2017 French Articles

Un pari perdu – Première de deux parties

L’attrait, les joies et les tristes conséquences d’une dépendance difficile à déceler

Soyons francs. Quand il est question de la sécurité des jeunes, le problème des jeux de hasard ne vient pas spontanément à l’esprit des éducateurs et des parents. On pense plutôt à la drogue, à l’alcool et au sexe.

Mais les experts en dépendances qui se spécialisent dans le jeu compulsif estiment nécessaire d’informer les jeunes des risques associés aux jeux de hasard, surtout si on considère que près de 40 % des adolescents s’y adonnent. Comme nous le rappellent ces experts, selon certaines études, les jeunes courent davantage de risques que les adultes de devenir des joueurs à problèmes et la plupart des joueurs pathologiques adultes ont commencé à jouer à la préadolescence.

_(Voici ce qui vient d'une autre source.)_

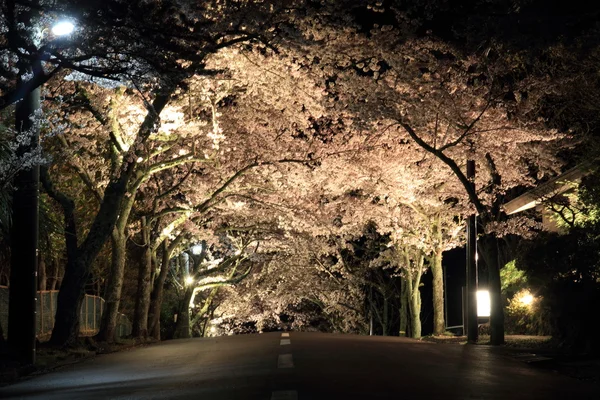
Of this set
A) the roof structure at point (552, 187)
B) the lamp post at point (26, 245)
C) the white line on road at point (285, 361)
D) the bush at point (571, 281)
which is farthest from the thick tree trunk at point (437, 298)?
the lamp post at point (26, 245)

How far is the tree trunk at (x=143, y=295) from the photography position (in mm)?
27672

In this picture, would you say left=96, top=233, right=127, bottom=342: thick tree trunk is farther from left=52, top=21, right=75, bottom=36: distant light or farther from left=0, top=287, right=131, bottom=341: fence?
left=52, top=21, right=75, bottom=36: distant light

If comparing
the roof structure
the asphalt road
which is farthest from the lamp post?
the roof structure

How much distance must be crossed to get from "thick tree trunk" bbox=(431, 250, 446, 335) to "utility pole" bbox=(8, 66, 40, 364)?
17971mm

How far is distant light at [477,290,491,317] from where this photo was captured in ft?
79.8

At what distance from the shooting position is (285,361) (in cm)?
1282

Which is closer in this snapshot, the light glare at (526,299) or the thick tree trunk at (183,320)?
the light glare at (526,299)

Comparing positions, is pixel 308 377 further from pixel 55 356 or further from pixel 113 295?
pixel 113 295

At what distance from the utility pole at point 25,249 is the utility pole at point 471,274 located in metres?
12.0

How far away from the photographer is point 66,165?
28328 mm

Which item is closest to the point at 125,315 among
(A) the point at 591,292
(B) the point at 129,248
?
(B) the point at 129,248

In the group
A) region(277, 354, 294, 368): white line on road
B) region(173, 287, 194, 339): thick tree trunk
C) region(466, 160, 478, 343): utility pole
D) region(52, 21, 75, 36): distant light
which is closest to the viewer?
region(277, 354, 294, 368): white line on road

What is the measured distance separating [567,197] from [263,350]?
1484cm

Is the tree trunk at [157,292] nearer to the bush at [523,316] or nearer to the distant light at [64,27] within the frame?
the bush at [523,316]
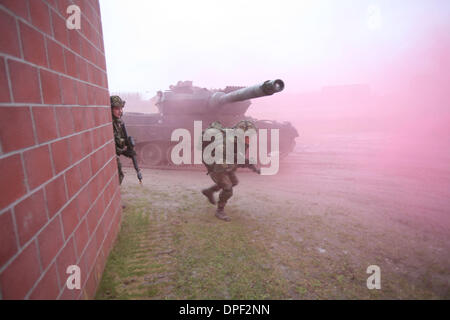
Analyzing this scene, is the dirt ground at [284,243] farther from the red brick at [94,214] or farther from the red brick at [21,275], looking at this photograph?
the red brick at [21,275]

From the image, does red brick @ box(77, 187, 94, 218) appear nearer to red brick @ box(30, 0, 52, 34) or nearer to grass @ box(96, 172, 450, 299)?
grass @ box(96, 172, 450, 299)

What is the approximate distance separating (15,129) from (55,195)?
1.53 feet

« Les jeunes apprennent très tôt les comportements du jeu. Les jeux de hasard sont ancrés dans notre société, dans notre langage », explique David Horricks, directeur général de la division des services d’aide communautaire à la direction générale des politiques sur le jeu de la Colombie-Britannique. « La promotion du jeu est omniprésente. Elle montre toujours des gens qui ont beaucoup de plaisir. »

Si la majorité des gens – les jeunes comme les vieux – s’adonnent sans problèmes à des jeux de hasard de façon récréative, en limitant à l’avance le montant à dépenser, la durée de l’activité et sa fréquence, de 4 à 8 % des ados souffrent de jeu pathologique, et de 10 à 15 % de plus risquent de développer une dépendance. (Par comparaison, le jeu compulsif affecte de 2 à 4 % des adultes.) Le jeu pathologique peut affecter la santé mentale et physique, les relations, la sécurité financière, l’éducation et l’emploi. « Ce n’est pas qu’une question d’argent. C’est le temps qu’on passe loin de sa famille, le temps qu’on passe à jouer plutôt qu’à faire autre chose. Quelqu’un qui passe toute sa journée au casino, sans rien faire de sain et sans s’alimenter adéquatement, a un problème », précise M. Horricks.

Partout au Canada, des ados disent qu’ils jouent, avec des amis ou des membres de leur famille, à la maison, chez des amis ou à l’école. Ils misent sur des défis, des jeux de cartes (le poker, le blackjack), des jeux d’adresse (le billard, les dards), des billets à gratter, des loteries, des paris sportifs; ils jouent en ligne et même au casino. Ces ados sont passés maîtres dans l’art de déjouer la réglementation sur l’âge minimum qui vise à les éloigner des jeux de hasard.

Un pari gagnant

Mina Hazar, directrice provinciale du Programme de sensibilisation au jeu pour les jeunes (PSJJ) au YMCA du Grand Toronto, insiste sur l’importance de parler aux jeunes des dangers du jeu afin qu’ils prennent les bonnes décisions et qu’ils restent en sécurité. « En général, quand nous parlons d’alcoolisme et de toxicomanie aux parents et aux éducateurs, le sujet est sur leur écran radar. Quand il est question de jeu compulsif, la détection des signes et des problèmes n’est pas une priorité pour les parents », explique-t-elle.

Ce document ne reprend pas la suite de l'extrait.